Reproduza, do texto sobre a tradução de The Jungle para o japonês, tudo o que vai desde "As lutas diárias" até "tradução de Sinclair.".

**Trecho do texto**:
# # # # #

Hiroichiro Maedako. Por 河出書房社 ( Wikipedia )

The Jungle , de Upton Sinclair, outrora proclamado “o romance proletário mais influente da América”, 1 foi traduzido para o idioma japonês pelo escritor proletário Hiroichiro Maedako e publicado pela primeira vez no Japão em 1925. Em uma carta datada de 12 de outubro de 1925, publicada no livro, Sinclair disse a Maedako: “Ficarei muito feliz em dar-lhe o direito de traduzir e publicar The Jungle no Japão, pelo período de cinco anos”. De acordo com a carta, Sinclair já havia dado permissão para traduzir e publicar o romance a um homem chamado Yasotaro Morri na Agência de Notícias Kokusai em Tóquio em 1921, mas nada aconteceu. 2

As lutas diárias e as terríveis condições de trabalho dos imigrantes lituanos que trabalhavam em um matadouro de Chicago, descritas em The Jungle , de Sinclair, lembraram a Maedako de seus próprios dias de juventude em Chicago. A Avenida Halstead, que aparece no romance, era um lugar por onde o próprio Maedako caminhava dia após dia, usando sapatos pesados ​​e surrados enquanto vendia chá. Ele escreveu que a agonia dos personagens do romance era precisamente “nossa”. 3 Maedako morou em Chicago de 1907 a 1915 e, após retornar ao Japão, iniciou seu trabalho de tradução de Sinclair.

Sinclair in Hikari , jornal socialista japonês, 5 de agosto de 1906.

# # # # #

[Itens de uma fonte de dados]
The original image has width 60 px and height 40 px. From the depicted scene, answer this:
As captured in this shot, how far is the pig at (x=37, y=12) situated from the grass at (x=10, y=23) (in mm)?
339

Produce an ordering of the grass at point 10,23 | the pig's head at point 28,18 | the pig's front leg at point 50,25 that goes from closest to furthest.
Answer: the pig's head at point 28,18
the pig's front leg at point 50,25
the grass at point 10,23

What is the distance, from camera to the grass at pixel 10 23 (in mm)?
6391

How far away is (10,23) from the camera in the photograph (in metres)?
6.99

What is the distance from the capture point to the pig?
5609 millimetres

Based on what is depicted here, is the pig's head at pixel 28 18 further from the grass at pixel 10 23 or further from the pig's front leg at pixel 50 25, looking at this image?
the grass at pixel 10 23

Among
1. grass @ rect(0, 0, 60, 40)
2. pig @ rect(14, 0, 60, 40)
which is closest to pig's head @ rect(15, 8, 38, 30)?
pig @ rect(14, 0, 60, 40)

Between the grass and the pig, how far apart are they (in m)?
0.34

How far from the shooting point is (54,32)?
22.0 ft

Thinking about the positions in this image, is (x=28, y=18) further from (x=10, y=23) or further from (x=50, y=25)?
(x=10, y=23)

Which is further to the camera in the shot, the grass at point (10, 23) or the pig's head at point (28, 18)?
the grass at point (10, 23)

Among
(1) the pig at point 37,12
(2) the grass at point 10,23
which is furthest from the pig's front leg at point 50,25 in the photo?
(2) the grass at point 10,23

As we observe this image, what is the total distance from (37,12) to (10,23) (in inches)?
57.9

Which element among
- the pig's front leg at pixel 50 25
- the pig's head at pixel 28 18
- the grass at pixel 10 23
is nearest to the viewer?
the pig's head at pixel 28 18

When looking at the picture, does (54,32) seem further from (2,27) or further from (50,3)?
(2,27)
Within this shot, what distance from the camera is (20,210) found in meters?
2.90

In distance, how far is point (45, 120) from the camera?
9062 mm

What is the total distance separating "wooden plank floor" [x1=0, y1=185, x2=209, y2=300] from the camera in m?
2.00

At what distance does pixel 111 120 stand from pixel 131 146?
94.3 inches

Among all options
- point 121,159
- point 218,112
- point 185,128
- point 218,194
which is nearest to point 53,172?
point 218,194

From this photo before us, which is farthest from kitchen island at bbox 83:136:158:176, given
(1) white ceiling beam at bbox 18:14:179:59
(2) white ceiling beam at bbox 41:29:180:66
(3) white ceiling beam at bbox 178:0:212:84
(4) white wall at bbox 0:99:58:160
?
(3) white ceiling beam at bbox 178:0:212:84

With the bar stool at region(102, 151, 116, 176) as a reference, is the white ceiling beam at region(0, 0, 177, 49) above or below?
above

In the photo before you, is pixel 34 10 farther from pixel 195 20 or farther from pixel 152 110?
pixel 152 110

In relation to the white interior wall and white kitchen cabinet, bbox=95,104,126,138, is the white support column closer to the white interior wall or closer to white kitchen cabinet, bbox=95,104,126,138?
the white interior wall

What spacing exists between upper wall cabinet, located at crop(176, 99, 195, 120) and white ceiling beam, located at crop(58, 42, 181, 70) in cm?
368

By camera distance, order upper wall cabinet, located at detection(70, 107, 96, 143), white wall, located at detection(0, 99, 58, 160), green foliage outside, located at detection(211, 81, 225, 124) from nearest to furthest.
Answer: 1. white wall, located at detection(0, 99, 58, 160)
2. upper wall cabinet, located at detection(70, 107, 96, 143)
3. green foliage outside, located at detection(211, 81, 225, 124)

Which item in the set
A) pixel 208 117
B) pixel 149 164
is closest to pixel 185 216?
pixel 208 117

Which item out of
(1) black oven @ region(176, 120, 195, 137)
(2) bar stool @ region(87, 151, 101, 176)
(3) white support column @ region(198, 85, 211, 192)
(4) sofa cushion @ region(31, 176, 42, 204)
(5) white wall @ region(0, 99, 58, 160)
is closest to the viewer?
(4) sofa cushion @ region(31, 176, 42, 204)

# # # # #

**A solução**:
As lutas diárias e as terríveis condições de trabalho dos imigrantes lituanos que trabalhavam em um matadouro de Chicago, descritas em The Jungle , de Sinclair, lembraram a Maedako de seus próprios dias de juventude em Chicago. A Avenida Halstead, que aparece no romance, era um lugar por onde o próprio Maedako caminhava dia após dia, usando sapatos pesados ​​e surrados enquanto vendia chá. Ele escreveu que a agonia dos personagens do romance era precisamente “nossa”. 3 Maedako morou em Chicago de 1907 a 1915 e, após retornar ao Japão, iniciou seu trabalho de tradução de Sinclair.